Today’s news, once final, involves a change in ownership and Board of Directors. RemedyTemp will no longer be publicly traded. The transaction requires approval by RemedyTemp’s shareholders, along with customary regulatory and closing conditions, which we anticipate will take approximately 45 to 60 days. Until that time, we will continue to execute our business plan and operate as usual, delivering the best possible service to our internal and external customers.


Select Personnel Services, based in Santa Barbara, was founded in 1985. The privately owned company has grown rapidly and today operates more than 50 offices, primarily in California, with annual revenues of more than $500 million. As with RemedyTemp, Select provides a full range of employment solutions for thousands of companies focusing on clerical and light industrial staffing. You may want to visit Select’s web site at www.selectpersonnel.com. The combination of our two companies will create a national industry leader with annualized sales exceeding $1 billion.


I know you will likely have many questions, the answers to which will become available during the course of the weeks ahead. We shall keep you fully informed as the transaction proceeds.


Again, please know that Select’s decision to acquire RemedyTemp is a testament to your significant contributions in helping to grow our company and serve our customers. We look forward to his exciting new chapter in our organization’s history.





Additional Information and Where to Find It


RemedyTemp has agreed to file a proxy statement in connection with the proposed acquisition. The proxy statement will be mailed to the shareholders of RemedyTemp. RemedyTemp’s shareholders are urged to read the proxy statement and other relevant materials when they become available because they will contain important information about the acquisition and RemedyTemp.


Investors and security holders may obtain free copies of these documents (when they are available) and other documents filed with the Securities and Exchange Commission at the SEC’s web site at www.sec.gov. In addition, investors and security holders may obtain free copies of the documents filed with the SEC by RemedyTemp by going to RemedyTemp’s Investor Relations page on its corporate website at www.remedytemp.com. RemedyTemp and its officers and directors may be deemed to be participants in the solicitation of proxies from RemedyTemp’s shareholders with respect to the acquisition.

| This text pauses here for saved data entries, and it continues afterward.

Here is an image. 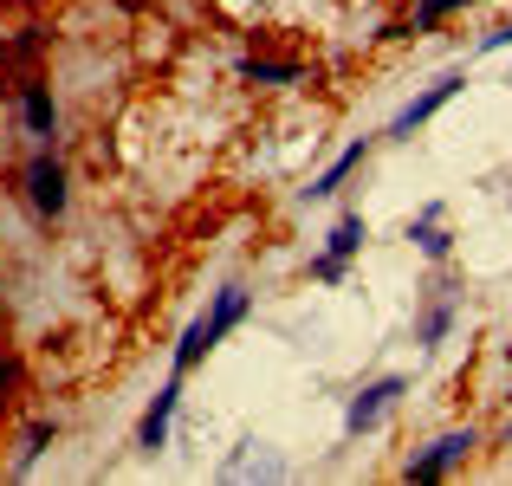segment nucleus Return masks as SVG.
Wrapping results in <instances>:
<instances>
[{
  "label": "nucleus",
  "mask_w": 512,
  "mask_h": 486,
  "mask_svg": "<svg viewBox=\"0 0 512 486\" xmlns=\"http://www.w3.org/2000/svg\"><path fill=\"white\" fill-rule=\"evenodd\" d=\"M247 312H253V292H247V286H221V292L208 299V312L182 324V337H175V357H169V370H175V376L201 370V363H208V350L221 344V337L234 331V324H247Z\"/></svg>",
  "instance_id": "1"
},
{
  "label": "nucleus",
  "mask_w": 512,
  "mask_h": 486,
  "mask_svg": "<svg viewBox=\"0 0 512 486\" xmlns=\"http://www.w3.org/2000/svg\"><path fill=\"white\" fill-rule=\"evenodd\" d=\"M402 396H409V376H370V383L357 389V396L344 402V441H363V435H376V428L389 422V415L402 409Z\"/></svg>",
  "instance_id": "2"
},
{
  "label": "nucleus",
  "mask_w": 512,
  "mask_h": 486,
  "mask_svg": "<svg viewBox=\"0 0 512 486\" xmlns=\"http://www.w3.org/2000/svg\"><path fill=\"white\" fill-rule=\"evenodd\" d=\"M461 91H467V65H448V72H441V78H428V85L415 91V98L402 104L396 117H389V130H383V137H389V143H409L415 130H422L428 117L441 111V104H454V98H461Z\"/></svg>",
  "instance_id": "3"
},
{
  "label": "nucleus",
  "mask_w": 512,
  "mask_h": 486,
  "mask_svg": "<svg viewBox=\"0 0 512 486\" xmlns=\"http://www.w3.org/2000/svg\"><path fill=\"white\" fill-rule=\"evenodd\" d=\"M474 448H480V428H448V435H435L422 454H409L402 461V480H448L461 461H474Z\"/></svg>",
  "instance_id": "4"
},
{
  "label": "nucleus",
  "mask_w": 512,
  "mask_h": 486,
  "mask_svg": "<svg viewBox=\"0 0 512 486\" xmlns=\"http://www.w3.org/2000/svg\"><path fill=\"white\" fill-rule=\"evenodd\" d=\"M26 201H33L46 221H59L65 201H72V195H65V162L52 156V143H39L33 162H26Z\"/></svg>",
  "instance_id": "5"
},
{
  "label": "nucleus",
  "mask_w": 512,
  "mask_h": 486,
  "mask_svg": "<svg viewBox=\"0 0 512 486\" xmlns=\"http://www.w3.org/2000/svg\"><path fill=\"white\" fill-rule=\"evenodd\" d=\"M175 409H182V376L169 370V383L150 396V409H143V422H137V454H163V448H169Z\"/></svg>",
  "instance_id": "6"
},
{
  "label": "nucleus",
  "mask_w": 512,
  "mask_h": 486,
  "mask_svg": "<svg viewBox=\"0 0 512 486\" xmlns=\"http://www.w3.org/2000/svg\"><path fill=\"white\" fill-rule=\"evenodd\" d=\"M454 318H461V292L454 286H435V299L422 305V318H415V350H441L448 344V331H454Z\"/></svg>",
  "instance_id": "7"
},
{
  "label": "nucleus",
  "mask_w": 512,
  "mask_h": 486,
  "mask_svg": "<svg viewBox=\"0 0 512 486\" xmlns=\"http://www.w3.org/2000/svg\"><path fill=\"white\" fill-rule=\"evenodd\" d=\"M370 143H376V137H357V143H350V150H338V156L325 162V169L312 175V182L299 188V195H305V201H331V195H338V188L350 182V175L363 169V156H370Z\"/></svg>",
  "instance_id": "8"
},
{
  "label": "nucleus",
  "mask_w": 512,
  "mask_h": 486,
  "mask_svg": "<svg viewBox=\"0 0 512 486\" xmlns=\"http://www.w3.org/2000/svg\"><path fill=\"white\" fill-rule=\"evenodd\" d=\"M409 240H415V253L422 260H435V266H448L454 260V234H448V208L441 201H428L422 214L409 221Z\"/></svg>",
  "instance_id": "9"
},
{
  "label": "nucleus",
  "mask_w": 512,
  "mask_h": 486,
  "mask_svg": "<svg viewBox=\"0 0 512 486\" xmlns=\"http://www.w3.org/2000/svg\"><path fill=\"white\" fill-rule=\"evenodd\" d=\"M292 467L279 454H266V441H240V454L221 461V480H286Z\"/></svg>",
  "instance_id": "10"
},
{
  "label": "nucleus",
  "mask_w": 512,
  "mask_h": 486,
  "mask_svg": "<svg viewBox=\"0 0 512 486\" xmlns=\"http://www.w3.org/2000/svg\"><path fill=\"white\" fill-rule=\"evenodd\" d=\"M20 117H26V137H39V143L59 137V104H52V85L26 78V85H20Z\"/></svg>",
  "instance_id": "11"
},
{
  "label": "nucleus",
  "mask_w": 512,
  "mask_h": 486,
  "mask_svg": "<svg viewBox=\"0 0 512 486\" xmlns=\"http://www.w3.org/2000/svg\"><path fill=\"white\" fill-rule=\"evenodd\" d=\"M363 240H370V221H363L357 208H344L338 221H331V234H325V260H344L350 266L363 253Z\"/></svg>",
  "instance_id": "12"
},
{
  "label": "nucleus",
  "mask_w": 512,
  "mask_h": 486,
  "mask_svg": "<svg viewBox=\"0 0 512 486\" xmlns=\"http://www.w3.org/2000/svg\"><path fill=\"white\" fill-rule=\"evenodd\" d=\"M240 78L247 85H299L305 65L299 59H240Z\"/></svg>",
  "instance_id": "13"
},
{
  "label": "nucleus",
  "mask_w": 512,
  "mask_h": 486,
  "mask_svg": "<svg viewBox=\"0 0 512 486\" xmlns=\"http://www.w3.org/2000/svg\"><path fill=\"white\" fill-rule=\"evenodd\" d=\"M52 435H59V428H52V422H26L20 428V448H13V474H33V467H39V454H46V441Z\"/></svg>",
  "instance_id": "14"
},
{
  "label": "nucleus",
  "mask_w": 512,
  "mask_h": 486,
  "mask_svg": "<svg viewBox=\"0 0 512 486\" xmlns=\"http://www.w3.org/2000/svg\"><path fill=\"white\" fill-rule=\"evenodd\" d=\"M344 273H350L344 260H325V253H312V279H318V286H344Z\"/></svg>",
  "instance_id": "15"
},
{
  "label": "nucleus",
  "mask_w": 512,
  "mask_h": 486,
  "mask_svg": "<svg viewBox=\"0 0 512 486\" xmlns=\"http://www.w3.org/2000/svg\"><path fill=\"white\" fill-rule=\"evenodd\" d=\"M512 46V20H500V26H487V33L474 39V52H506Z\"/></svg>",
  "instance_id": "16"
},
{
  "label": "nucleus",
  "mask_w": 512,
  "mask_h": 486,
  "mask_svg": "<svg viewBox=\"0 0 512 486\" xmlns=\"http://www.w3.org/2000/svg\"><path fill=\"white\" fill-rule=\"evenodd\" d=\"M506 85H512V72H506Z\"/></svg>",
  "instance_id": "17"
},
{
  "label": "nucleus",
  "mask_w": 512,
  "mask_h": 486,
  "mask_svg": "<svg viewBox=\"0 0 512 486\" xmlns=\"http://www.w3.org/2000/svg\"><path fill=\"white\" fill-rule=\"evenodd\" d=\"M506 435H512V428H506Z\"/></svg>",
  "instance_id": "18"
}]
</instances>
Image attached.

Information about RemedyTemp executive officers and directors and their ownership of RemedyTemp common stock is set forth in the proxy statement for the RemedyTemp 2006 Annual Meeting of Shareholders, which was filed with the SEC on January 13, 2006. Investors and security holders may obtain more detailed information regarding the direct and indirect interests of RemedyTemp and its respective executive officers and directors in the acquisition by reading the preliminary and definitive proxy statements regarding the merger, which will be filed with the SEC.